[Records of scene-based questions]
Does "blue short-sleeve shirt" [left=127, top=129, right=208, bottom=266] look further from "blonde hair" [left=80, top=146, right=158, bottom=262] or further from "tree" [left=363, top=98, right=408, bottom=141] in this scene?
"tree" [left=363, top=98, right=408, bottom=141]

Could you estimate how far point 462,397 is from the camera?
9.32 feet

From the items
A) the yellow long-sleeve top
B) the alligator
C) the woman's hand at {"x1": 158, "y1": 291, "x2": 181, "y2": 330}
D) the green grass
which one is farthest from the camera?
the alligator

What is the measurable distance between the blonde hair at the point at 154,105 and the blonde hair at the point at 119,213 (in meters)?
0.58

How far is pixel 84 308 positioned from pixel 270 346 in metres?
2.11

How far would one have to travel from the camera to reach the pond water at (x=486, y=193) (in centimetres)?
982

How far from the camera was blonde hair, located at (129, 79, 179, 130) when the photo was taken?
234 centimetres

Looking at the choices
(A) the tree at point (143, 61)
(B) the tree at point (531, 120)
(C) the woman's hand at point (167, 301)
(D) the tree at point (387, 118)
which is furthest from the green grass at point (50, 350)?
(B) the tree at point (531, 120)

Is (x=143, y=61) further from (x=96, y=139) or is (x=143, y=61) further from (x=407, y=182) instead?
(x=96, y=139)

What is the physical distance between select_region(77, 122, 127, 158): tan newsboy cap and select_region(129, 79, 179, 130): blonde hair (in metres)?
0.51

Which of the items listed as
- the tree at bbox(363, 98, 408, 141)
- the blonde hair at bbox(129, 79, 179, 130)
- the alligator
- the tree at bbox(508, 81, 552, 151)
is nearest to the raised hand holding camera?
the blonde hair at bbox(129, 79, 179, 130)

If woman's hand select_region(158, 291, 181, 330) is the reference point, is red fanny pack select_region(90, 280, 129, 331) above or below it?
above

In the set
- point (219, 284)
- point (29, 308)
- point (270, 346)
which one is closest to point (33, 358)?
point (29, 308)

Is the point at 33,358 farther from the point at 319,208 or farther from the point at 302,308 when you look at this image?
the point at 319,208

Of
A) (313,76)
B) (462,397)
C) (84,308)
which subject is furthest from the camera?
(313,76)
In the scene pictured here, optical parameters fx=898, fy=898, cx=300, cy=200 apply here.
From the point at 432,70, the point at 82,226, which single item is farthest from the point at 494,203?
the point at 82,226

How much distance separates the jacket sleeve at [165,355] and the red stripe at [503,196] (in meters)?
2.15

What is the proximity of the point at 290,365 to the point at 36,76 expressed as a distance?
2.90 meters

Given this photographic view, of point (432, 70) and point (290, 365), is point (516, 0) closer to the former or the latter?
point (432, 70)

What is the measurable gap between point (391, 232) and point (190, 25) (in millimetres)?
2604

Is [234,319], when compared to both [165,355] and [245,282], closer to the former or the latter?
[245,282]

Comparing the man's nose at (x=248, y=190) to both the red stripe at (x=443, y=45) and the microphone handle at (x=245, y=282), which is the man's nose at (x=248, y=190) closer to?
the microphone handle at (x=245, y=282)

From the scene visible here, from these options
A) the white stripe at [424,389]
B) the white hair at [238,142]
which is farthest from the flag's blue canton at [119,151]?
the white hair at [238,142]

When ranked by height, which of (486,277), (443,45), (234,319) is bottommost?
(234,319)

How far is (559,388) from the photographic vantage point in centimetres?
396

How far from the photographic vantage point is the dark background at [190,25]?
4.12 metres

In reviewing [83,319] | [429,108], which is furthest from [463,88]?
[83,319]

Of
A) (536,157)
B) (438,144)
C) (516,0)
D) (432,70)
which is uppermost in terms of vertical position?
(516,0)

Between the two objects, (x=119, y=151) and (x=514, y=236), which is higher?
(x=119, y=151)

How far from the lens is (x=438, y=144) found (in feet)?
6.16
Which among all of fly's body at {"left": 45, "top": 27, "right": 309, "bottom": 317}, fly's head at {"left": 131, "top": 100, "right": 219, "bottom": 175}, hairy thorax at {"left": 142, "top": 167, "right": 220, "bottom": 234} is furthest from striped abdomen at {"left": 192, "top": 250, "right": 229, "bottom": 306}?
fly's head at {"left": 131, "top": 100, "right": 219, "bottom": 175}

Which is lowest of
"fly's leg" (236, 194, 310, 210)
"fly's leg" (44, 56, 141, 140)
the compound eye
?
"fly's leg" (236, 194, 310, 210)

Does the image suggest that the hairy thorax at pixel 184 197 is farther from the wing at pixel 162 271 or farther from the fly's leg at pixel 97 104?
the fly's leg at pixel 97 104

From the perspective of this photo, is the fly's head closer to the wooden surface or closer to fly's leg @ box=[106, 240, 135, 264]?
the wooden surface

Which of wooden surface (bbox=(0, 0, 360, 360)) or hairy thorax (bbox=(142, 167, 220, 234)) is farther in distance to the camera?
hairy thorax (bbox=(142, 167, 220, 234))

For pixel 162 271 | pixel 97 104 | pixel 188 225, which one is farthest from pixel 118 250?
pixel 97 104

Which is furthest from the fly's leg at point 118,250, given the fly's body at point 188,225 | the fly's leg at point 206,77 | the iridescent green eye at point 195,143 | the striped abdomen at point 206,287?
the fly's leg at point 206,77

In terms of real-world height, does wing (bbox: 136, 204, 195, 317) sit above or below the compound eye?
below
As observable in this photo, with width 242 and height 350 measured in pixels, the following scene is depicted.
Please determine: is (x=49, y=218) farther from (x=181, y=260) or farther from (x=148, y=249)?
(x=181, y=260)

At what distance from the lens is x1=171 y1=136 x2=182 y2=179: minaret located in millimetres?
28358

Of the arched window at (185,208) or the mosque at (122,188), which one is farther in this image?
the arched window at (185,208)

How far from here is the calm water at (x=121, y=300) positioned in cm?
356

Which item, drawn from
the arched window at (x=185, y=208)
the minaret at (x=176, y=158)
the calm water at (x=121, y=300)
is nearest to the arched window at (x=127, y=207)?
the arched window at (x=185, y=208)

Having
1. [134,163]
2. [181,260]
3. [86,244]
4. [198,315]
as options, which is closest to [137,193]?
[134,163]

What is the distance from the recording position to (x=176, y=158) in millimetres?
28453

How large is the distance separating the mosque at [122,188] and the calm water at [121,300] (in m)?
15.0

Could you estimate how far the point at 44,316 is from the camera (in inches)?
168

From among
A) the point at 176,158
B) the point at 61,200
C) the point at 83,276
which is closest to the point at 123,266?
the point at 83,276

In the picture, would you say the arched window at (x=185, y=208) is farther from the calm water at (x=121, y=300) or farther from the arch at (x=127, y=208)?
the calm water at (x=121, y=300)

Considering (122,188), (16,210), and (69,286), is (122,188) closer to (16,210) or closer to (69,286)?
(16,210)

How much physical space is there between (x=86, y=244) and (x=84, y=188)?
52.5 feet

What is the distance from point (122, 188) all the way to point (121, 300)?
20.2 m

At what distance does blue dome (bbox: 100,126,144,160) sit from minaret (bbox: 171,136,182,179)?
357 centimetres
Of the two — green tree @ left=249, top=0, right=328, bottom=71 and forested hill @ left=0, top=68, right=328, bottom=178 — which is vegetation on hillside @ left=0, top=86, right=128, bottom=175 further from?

_INSTRUCTION:_ Transcribe exactly, and only, the lines from the one bearing "Could you estimate how far the" through the last line of the entries, counting both.

_TASK RESPONSE:_
Could you estimate how far the point at 44,316 is from the camera (in inches)?
168

From among
A) the point at 176,158
B) the point at 61,200
C) the point at 83,276
which is closest to the point at 123,266?
the point at 83,276

In the picture, would you say the arched window at (x=185, y=208) is farther from the calm water at (x=121, y=300) or farther from the arch at (x=127, y=208)?
the calm water at (x=121, y=300)

Considering (122,188), (16,210), and (69,286), is (122,188) closer to (16,210) or closer to (69,286)?
(16,210)

How much physical space is there between (x=86, y=244) and (x=84, y=188)?
52.5 feet

What is the distance from point (122, 188) all the way to point (121, 300)?
20.2 m

At what distance does blue dome (bbox: 100,126,144,160) sit from minaret (bbox: 171,136,182,179)?
357 centimetres
Of the two — green tree @ left=249, top=0, right=328, bottom=71 and forested hill @ left=0, top=68, right=328, bottom=178 — which is vegetation on hillside @ left=0, top=86, right=128, bottom=175 further from?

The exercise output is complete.